Required work.
Exactly reproduce each line of the listing that follows.

[Extracted records]

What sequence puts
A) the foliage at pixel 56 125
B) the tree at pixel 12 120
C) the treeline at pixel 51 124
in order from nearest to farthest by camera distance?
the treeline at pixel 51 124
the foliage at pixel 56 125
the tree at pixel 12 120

Solution for this task.
What sequence puts
A) the foliage at pixel 56 125
B) the tree at pixel 12 120
C) the treeline at pixel 51 124
in order from nearest to farthest by camera distance?
the treeline at pixel 51 124
the foliage at pixel 56 125
the tree at pixel 12 120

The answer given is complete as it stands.